— EXERCISE INSTRUCTIONS —
Copy out the material below from the line containing "Out of the candidates" through the line containing "0.51 metres", including both of those lines, and output nothing else.

— DATA FOR THE TASK —
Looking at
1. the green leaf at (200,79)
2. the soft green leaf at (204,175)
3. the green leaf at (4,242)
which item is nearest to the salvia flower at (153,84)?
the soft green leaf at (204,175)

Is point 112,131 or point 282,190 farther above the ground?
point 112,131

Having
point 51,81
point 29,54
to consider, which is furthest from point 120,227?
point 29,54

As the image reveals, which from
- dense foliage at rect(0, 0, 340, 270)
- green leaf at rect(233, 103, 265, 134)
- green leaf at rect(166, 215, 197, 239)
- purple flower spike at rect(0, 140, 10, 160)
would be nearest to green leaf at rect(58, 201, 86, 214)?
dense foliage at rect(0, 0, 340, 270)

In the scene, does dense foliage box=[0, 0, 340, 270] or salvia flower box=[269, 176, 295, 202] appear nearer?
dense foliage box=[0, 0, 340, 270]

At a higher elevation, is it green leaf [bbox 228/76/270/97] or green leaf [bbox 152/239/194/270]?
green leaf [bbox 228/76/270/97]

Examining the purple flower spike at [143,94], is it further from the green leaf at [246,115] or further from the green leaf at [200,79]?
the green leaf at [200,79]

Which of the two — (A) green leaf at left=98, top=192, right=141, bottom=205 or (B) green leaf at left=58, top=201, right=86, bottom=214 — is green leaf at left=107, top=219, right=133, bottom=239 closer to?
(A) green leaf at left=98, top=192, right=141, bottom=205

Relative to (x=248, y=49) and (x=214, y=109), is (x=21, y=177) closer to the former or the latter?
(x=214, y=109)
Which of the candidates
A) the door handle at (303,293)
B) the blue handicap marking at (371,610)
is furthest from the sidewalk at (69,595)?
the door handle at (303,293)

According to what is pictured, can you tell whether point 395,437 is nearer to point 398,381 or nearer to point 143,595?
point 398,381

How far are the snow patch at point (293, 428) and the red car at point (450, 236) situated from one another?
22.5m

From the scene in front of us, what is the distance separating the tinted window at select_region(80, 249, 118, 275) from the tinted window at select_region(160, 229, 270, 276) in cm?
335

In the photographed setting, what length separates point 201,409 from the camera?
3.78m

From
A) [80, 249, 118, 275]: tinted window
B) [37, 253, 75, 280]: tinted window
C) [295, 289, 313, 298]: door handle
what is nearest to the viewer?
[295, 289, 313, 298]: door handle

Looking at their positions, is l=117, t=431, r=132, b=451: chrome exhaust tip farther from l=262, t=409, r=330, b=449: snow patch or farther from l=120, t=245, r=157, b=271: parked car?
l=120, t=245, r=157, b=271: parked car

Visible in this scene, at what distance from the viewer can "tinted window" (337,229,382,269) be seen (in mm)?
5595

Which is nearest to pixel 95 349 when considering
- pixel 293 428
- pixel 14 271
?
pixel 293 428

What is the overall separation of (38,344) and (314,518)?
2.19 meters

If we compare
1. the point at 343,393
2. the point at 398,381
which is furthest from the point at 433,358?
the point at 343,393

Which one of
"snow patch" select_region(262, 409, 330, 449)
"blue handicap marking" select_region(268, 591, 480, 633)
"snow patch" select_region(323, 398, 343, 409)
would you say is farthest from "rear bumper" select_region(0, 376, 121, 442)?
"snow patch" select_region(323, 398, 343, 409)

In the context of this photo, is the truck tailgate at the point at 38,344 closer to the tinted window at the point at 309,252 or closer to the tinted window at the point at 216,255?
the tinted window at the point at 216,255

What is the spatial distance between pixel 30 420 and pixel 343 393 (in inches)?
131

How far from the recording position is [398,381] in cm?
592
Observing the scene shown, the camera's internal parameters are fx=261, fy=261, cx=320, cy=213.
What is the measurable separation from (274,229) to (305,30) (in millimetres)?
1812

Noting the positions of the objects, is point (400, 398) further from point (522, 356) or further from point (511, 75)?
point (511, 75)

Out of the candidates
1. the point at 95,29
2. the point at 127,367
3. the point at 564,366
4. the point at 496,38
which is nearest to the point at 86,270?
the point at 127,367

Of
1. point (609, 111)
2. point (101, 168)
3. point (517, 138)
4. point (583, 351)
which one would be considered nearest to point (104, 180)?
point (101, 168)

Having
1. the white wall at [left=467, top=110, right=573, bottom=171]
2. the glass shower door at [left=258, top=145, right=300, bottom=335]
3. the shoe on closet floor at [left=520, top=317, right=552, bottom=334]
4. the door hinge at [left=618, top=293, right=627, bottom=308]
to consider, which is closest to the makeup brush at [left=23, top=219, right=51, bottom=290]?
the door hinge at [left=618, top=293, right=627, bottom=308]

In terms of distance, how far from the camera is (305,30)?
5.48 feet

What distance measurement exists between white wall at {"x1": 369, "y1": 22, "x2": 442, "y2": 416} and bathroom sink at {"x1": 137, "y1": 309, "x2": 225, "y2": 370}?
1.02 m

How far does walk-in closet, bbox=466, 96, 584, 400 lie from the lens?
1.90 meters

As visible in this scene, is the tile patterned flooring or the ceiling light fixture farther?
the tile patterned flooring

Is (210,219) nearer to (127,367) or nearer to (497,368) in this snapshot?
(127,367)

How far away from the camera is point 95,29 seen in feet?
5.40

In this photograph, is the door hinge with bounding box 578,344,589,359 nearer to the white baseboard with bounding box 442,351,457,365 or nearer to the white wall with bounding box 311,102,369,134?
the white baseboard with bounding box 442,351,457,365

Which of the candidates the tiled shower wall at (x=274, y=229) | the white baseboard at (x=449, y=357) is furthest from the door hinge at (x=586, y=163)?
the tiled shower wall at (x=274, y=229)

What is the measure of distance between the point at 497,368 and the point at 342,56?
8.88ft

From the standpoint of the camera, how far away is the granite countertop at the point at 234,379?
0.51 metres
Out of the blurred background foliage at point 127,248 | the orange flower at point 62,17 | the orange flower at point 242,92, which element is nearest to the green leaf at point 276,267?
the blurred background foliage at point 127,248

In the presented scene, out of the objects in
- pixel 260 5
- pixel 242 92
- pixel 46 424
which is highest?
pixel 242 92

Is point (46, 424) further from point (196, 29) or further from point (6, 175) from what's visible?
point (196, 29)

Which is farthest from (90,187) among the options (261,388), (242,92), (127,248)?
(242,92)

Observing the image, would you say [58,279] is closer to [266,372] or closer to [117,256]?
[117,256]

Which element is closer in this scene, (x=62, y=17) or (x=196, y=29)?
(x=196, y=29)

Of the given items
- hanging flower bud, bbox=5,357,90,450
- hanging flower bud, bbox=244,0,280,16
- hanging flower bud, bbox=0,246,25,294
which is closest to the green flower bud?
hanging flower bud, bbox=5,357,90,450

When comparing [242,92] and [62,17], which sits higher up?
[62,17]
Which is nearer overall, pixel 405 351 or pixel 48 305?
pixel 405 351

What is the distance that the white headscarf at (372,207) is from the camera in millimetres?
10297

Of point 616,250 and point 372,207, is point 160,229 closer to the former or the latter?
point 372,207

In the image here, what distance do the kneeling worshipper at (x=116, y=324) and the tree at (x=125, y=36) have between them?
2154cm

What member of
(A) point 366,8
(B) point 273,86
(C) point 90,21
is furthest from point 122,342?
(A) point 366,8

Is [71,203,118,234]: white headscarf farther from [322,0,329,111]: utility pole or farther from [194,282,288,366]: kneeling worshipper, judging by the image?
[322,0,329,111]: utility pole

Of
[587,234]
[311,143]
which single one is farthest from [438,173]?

— ANSWER TO THIS TASK —
Out of the candidates
1. the point at 95,29
2. the point at 127,367
3. the point at 564,366
4. the point at 496,38
which is nearest to the point at 86,270?
the point at 127,367

Of
1. point (609, 111)
2. point (101, 168)
3. point (517, 138)
4. point (583, 351)
which one would be considered nearest to point (104, 180)?
point (101, 168)

Having
1. the white wall at [left=467, top=110, right=573, bottom=171]
2. the glass shower door at [left=258, top=145, right=300, bottom=335]
3. the shoe on closet floor at [left=520, top=317, right=552, bottom=334]
4. the door hinge at [left=618, top=293, right=627, bottom=308]
to consider, which is closest to the makeup brush at [left=23, top=219, right=51, bottom=290]?
the door hinge at [left=618, top=293, right=627, bottom=308]

In terms of distance, how far from the camera is (305,30)?
5.48 feet

What distance measurement exists between white wall at {"x1": 369, "y1": 22, "x2": 442, "y2": 416} and bathroom sink at {"x1": 137, "y1": 309, "x2": 225, "y2": 370}?
1.02 m

How far does walk-in closet, bbox=466, 96, 584, 400 lie from the lens?
1.90 meters

As visible in this scene, is the tile patterned flooring or the ceiling light fixture farther?
the tile patterned flooring

Is (210,219) nearer to (127,367) or nearer to (497,368) in this snapshot?
(127,367)

How far away from the camera is point 95,29 seen in feet?
5.40

In this photograph, is the door hinge with bounding box 578,344,589,359 nearer to the white baseboard with bounding box 442,351,457,365 or nearer to the white wall with bounding box 311,102,369,134?
the white baseboard with bounding box 442,351,457,365

Which of the candidates the tiled shower wall at (x=274, y=229) | the white baseboard at (x=449, y=357) is furthest from the door hinge at (x=586, y=163)?
the tiled shower wall at (x=274, y=229)

What is the measure of distance between the point at 497,368 and the point at 342,56?
8.88ft

From the standpoint of the camera, how far away is the granite countertop at the point at 234,379?
0.51 metres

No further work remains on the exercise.